The endpoints have degree \(1\). The interior vertices have degree \(2\). This matrix is a discrete second-difference operator on a finite line.

## 78.18 Cycle Graphs

For the cycle graph \(C_n\), every vertex has degree \(2\), and each vertex is adjacent to two neighbors. Its Laplacian has the form

$$
L(C_n)=
\begin{bmatrix}
2 & -1 & 0 & \cdots & -1 \\
-1 & 2 & -1 & \cdots & 0 \\
0 & -1 & 2 & \ddots & 0 \\
\vdots & \vdots & \ddots & \ddots & -1 \\
-1 & 0 & 0 & -1 & 2
\end{bmatrix}.
$$

This is a circulant matrix. It represents a discrete Laplace operator on a ring.

## 78.19 Trees

If \(T\) is a tree with \(n\) vertices, then \(T\) has \(n-1\) edges and is connected. Therefore the Laplacian matrix of \(T\) has nullity \(1\) and rank

$$
n-1.
$$

The absence of cycles also appears through the incidence matrix. If \(D\) is an oriented incidence matrix of a tree, then \(D\) has full column rank. Since

$$
L=DD^T,
$$

the Laplacian has rank \(n-1\).

## 78.20 Matrix-Tree Theorem

The Laplacian matrix counts spanning trees through the matrix-tree theorem.

Let \(G\) be a graph with Laplacian matrix \(L\). Delete any one row and the corresponding column from \(L\). The determinant of the resulting \((n-1)\times(n-1)\) matrix equals the number of spanning trees of \(G\).

This number is independent of which row and column are deleted.

The theorem is one of the central results connecting graph theory and linear algebra. It shows that a purely combinatorial quantity, the number of spanning trees, can be computed as a determinant. The use of the Laplacian in Kirchhoff's matrix-tree theorem is a standard application of graph Laplacians.

## 78.21 Dirichlet Energy

The quantity

$$
x^T L x
$$

is often called the Dirichlet energy of the function \(x\) on the graph.

It measures roughness. A function is smooth on a graph when adjacent vertices receive similar values.

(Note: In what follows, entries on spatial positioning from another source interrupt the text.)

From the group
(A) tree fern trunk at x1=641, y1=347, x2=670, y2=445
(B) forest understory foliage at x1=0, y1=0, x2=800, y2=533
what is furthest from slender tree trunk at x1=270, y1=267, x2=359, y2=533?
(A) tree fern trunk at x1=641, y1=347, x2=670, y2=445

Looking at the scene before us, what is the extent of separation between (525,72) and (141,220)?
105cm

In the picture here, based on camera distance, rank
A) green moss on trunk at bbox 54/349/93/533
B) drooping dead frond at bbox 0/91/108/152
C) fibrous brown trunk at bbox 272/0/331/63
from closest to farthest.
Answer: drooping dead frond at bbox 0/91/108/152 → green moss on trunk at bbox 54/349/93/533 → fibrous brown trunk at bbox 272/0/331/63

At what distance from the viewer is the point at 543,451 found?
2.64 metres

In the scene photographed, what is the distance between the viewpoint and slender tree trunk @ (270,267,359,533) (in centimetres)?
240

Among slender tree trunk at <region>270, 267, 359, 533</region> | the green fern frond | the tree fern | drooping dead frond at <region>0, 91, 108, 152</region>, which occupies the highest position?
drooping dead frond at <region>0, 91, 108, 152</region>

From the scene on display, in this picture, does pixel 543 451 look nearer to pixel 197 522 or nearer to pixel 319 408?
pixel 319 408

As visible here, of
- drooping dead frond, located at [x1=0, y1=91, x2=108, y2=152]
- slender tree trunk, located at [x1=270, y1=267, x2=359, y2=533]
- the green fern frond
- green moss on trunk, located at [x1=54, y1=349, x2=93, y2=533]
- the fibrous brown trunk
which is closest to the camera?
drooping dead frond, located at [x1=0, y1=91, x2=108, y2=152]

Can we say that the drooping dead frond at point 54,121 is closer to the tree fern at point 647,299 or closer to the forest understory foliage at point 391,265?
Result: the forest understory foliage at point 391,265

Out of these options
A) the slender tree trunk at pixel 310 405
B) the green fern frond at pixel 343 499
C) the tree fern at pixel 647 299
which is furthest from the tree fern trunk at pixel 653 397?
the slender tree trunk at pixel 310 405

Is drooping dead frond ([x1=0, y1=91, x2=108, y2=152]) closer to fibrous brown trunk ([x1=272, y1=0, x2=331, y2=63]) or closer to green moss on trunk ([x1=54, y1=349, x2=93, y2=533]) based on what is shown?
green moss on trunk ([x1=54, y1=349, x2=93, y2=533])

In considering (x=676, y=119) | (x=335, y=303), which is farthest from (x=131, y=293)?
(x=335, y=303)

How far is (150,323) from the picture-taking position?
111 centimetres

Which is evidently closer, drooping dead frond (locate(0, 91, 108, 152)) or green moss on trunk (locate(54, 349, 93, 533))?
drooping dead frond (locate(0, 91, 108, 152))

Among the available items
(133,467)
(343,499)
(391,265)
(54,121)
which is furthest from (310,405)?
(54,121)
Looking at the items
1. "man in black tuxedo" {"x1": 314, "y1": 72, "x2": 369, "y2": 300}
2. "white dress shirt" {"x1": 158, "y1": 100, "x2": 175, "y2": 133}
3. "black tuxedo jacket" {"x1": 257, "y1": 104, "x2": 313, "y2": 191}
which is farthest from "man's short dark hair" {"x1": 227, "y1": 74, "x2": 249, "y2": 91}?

It is rough when many adjacent vertices receive very different values.

This idea is used in graph signal processing, semi-supervised learning, spectral clustering, and numerical methods on networks.

## 78.22 Summary

The Laplacian matrix of a simple undirected graph is

$$
L=\Delta-A.
$$

Its diagonal entries are vertex degrees. Its off-diagonal entries are \(-1\) for adjacent vertices and \(0\) otherwise.

The Laplacian matrix has several fundamental properties.

| Property | Statement |
|---|---|
| Symmetry | \(L^T=L\) for undirected graphs |
| Row sums | \(L\mathbf{1}=0\) |
| Positive semidefinite | \(x^TLx\geq 0\) |
| Quadratic form | \(x^TLx=\sum_{\{i,j\}\in E}(x_i-x_j)^2\) |
| Incidence form | \(L=DD^T\) |
| Connectivity | \(\dim\ker L\) equals the number of connected components |
| Algebraic connectivity | \(\lambda_2>0\) iff the graph is connected |
| Matrix-tree theorem | Cofactors of \(L\) count spanning trees |

The Laplacian is important because it turns graph structure into linear algebraic structure. It connects adjacency, degree, connectivity, cuts, flows, random walks, spanning trees, and eigenvalues in one matrix.